# HDMI - over CAT5E needed for what length



## seantx (Oct 12, 2014)

I am setting up my projector and will be running an HDMI cord but would like some help determining if I should use a "signal extender". 

The run will be approximately 30'-35'. Has anyone ever used an HDMI signal for this long a run from AV Receiver to HDTV?

In my current home (selling/closing later this month) I have a 50' HDMI cable connecting my Pioneer VSX-1122k to Sony 55" LCD and has always felt sluggish. There have been several occasions where I have to turn the TV off and back on again to get the signal to come through ... wondering if I'll have the same issues at 30'. I would test on current setup but am being lazy and don't really have time to mess with it and would prefer not to fall through the attic before selling.


----------



## tonyvdb (Sep 5, 2007)

A decent 35' HDMI cable should have no issues, I use one and have never had any troubles with the Handshake.


----------



## rab-byte (Feb 1, 2011)

35' is fine usually. 

I'll recommend extenders past 50' usually. 
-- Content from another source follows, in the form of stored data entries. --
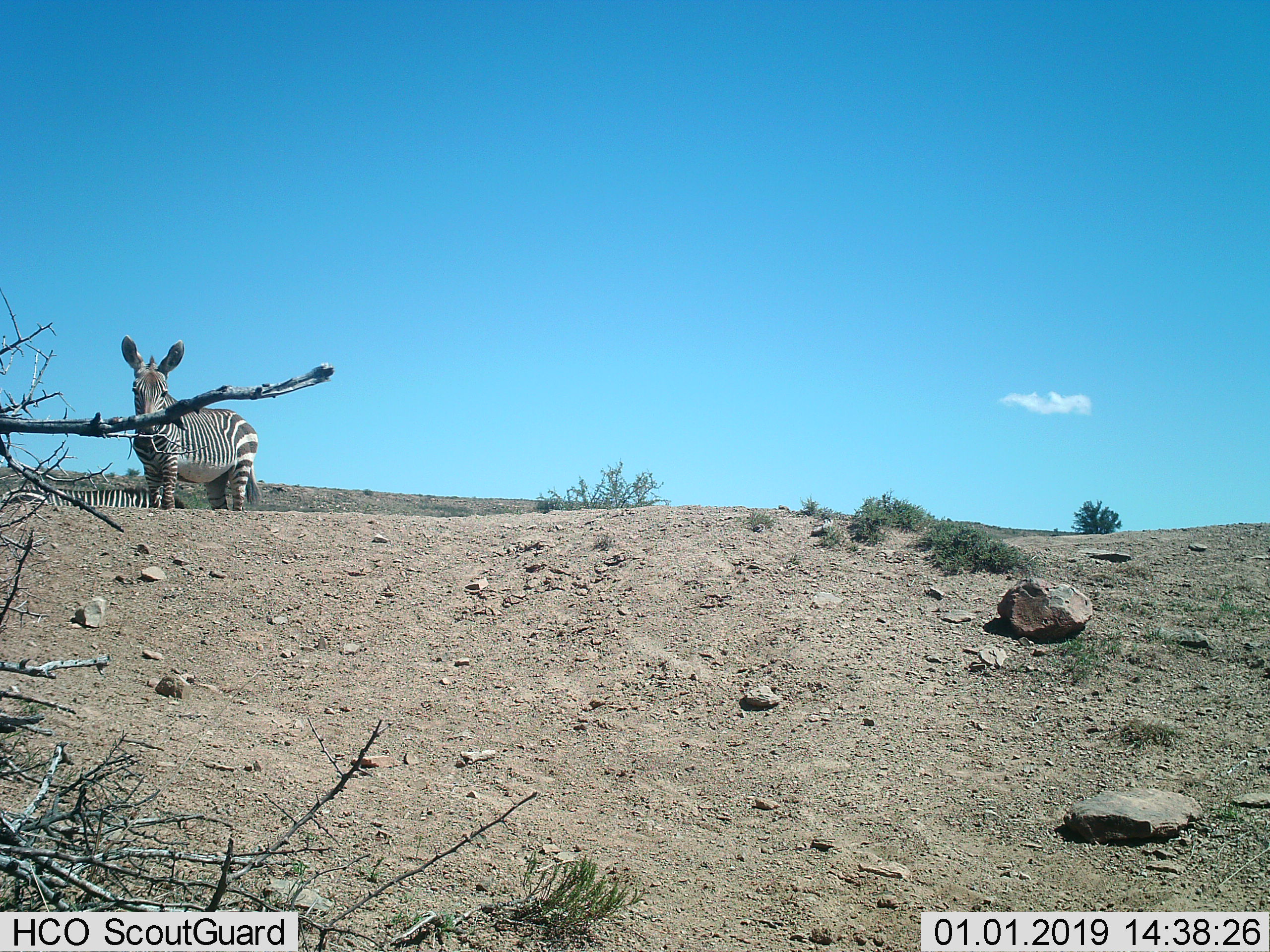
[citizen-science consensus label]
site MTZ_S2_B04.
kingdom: Animalia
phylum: Chordata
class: Mammalia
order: Perissodactyla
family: Equidae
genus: Equus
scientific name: Equus zebra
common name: mountain zebra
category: zebramountain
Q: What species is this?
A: Zebramountain (mountain zebra) (Equus zebra).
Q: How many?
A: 2.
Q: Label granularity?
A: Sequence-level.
If you go the extender route stick with HDbaseT over single cat cable. Atlona and Leaf are great but do cost more.


----------



## alfa-74 (Aug 31, 2013)

I'm using a 30 ft redmere hdmi cable for my projector without any issue

See monoprice options


----------



## lashlee (Mar 31, 2014)

I've got one that I installed for a buddy, though I can't remember the brand of it. He had a random problem with a ceiling fan causing a video drop out when the fan was power cycled. I couldn't ever figure out why it had the problem but ended up running a regular 35' cable and the problem disappeared. I liked the idea of it since it was HDMI and IR over the two cat5 cables.


----------



## Steeve-O (Dec 3, 2010)

I bought a 50' HDMI cable from monoprice to hook my PC to my AVR and it work fine. You don't need anything fancy just make sure to grab an high speed one with a good large wire gauge and it will work fine. I think mine is 24 or 22 awg I might have gone overkill but it work.


----------



## seantx (Oct 12, 2014)

This helps, thanks everyone!


----------